* WORK TO BE COMPLETED: Reproduce all the entries exactly and keep the pictures out.

** Start of DATA EXTRACT **

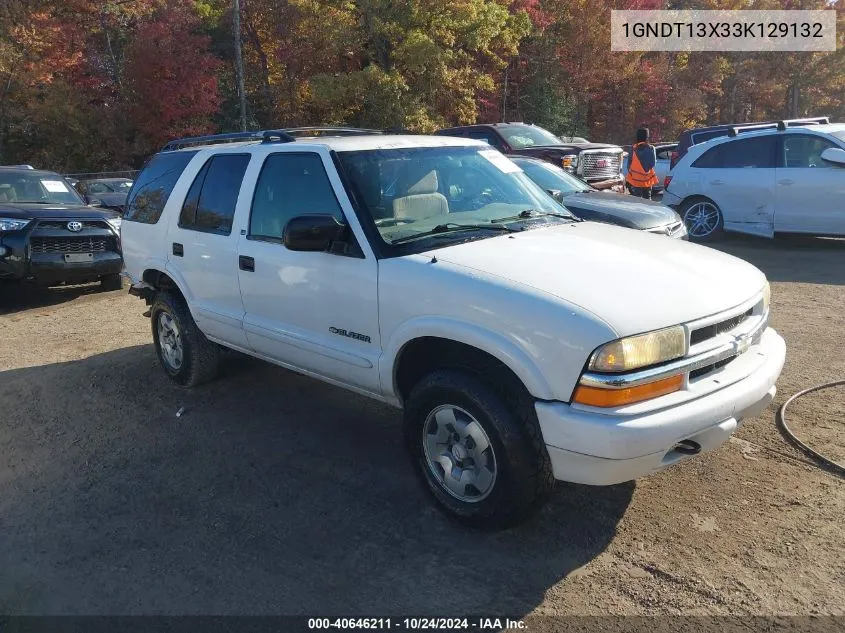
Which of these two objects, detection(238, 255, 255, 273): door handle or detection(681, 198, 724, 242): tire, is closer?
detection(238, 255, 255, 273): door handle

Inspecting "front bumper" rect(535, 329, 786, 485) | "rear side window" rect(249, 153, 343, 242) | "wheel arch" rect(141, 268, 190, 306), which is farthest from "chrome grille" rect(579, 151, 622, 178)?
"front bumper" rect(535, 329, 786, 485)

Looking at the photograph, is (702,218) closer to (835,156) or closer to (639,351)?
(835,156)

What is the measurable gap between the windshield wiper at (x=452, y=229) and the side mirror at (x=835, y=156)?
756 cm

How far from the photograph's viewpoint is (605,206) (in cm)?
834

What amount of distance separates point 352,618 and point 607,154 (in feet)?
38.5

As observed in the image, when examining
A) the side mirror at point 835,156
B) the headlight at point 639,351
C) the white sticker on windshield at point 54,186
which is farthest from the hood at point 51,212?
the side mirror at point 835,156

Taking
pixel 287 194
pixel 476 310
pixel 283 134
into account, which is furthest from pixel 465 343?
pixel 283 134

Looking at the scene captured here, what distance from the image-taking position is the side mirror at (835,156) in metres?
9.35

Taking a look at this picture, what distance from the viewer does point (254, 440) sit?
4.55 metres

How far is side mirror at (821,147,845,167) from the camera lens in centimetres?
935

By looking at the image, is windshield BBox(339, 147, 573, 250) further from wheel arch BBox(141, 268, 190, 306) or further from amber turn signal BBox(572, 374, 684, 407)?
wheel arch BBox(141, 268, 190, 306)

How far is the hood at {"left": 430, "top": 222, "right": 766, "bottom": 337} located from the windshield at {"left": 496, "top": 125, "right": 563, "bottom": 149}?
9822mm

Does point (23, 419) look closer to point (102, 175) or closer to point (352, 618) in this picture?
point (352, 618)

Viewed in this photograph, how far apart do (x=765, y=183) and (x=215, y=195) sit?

** End of DATA EXTRACT **

* WRITTEN REPLY:
Which of these two objects, detection(238, 255, 255, 273): door handle or detection(681, 198, 724, 242): tire, is closer?
detection(238, 255, 255, 273): door handle

Inspecting "front bumper" rect(535, 329, 786, 485) | "rear side window" rect(249, 153, 343, 242) | "wheel arch" rect(141, 268, 190, 306), which is farthest from "chrome grille" rect(579, 151, 622, 178)?
"front bumper" rect(535, 329, 786, 485)

Looking at the photograph, is (702,218) closer to (835,156) or closer to (639,351)?
(835,156)

What is the measurable gap between the windshield wiper at (x=452, y=229) and the side mirror at (x=835, y=156)?
756 cm

How far from the photograph's viewpoint is (605,206) (in cm)?
834

What amount of distance separates point 352,618 and point 607,154 (in feet)?
38.5

As observed in the image, when examining
A) the side mirror at point 835,156
B) the headlight at point 639,351
C) the white sticker on windshield at point 54,186
which is farthest from the hood at point 51,212?
the side mirror at point 835,156

Taking
pixel 287 194
pixel 476 310
pixel 283 134
into account, which is furthest from pixel 465 343?
pixel 283 134

Looking at the scene captured here, what distance from the image-taking position is the side mirror at (835,156) in metres?
9.35

Taking a look at this picture, what distance from the viewer does point (254, 440) sit?
4.55 metres

How far is side mirror at (821,147,845,167) from the camera lens in centimetres?
935

By looking at the image, is windshield BBox(339, 147, 573, 250) further from wheel arch BBox(141, 268, 190, 306) or further from amber turn signal BBox(572, 374, 684, 407)?
wheel arch BBox(141, 268, 190, 306)

How far is the hood at {"left": 430, "top": 222, "right": 766, "bottom": 337} located from the windshield at {"left": 496, "top": 125, "right": 563, "bottom": 149}?
9822mm

Does point (23, 419) look closer to point (102, 175) or closer to point (352, 618) in this picture?
point (352, 618)

Viewed in this photograph, how far apart do (x=765, y=183) and (x=215, y=195) sit?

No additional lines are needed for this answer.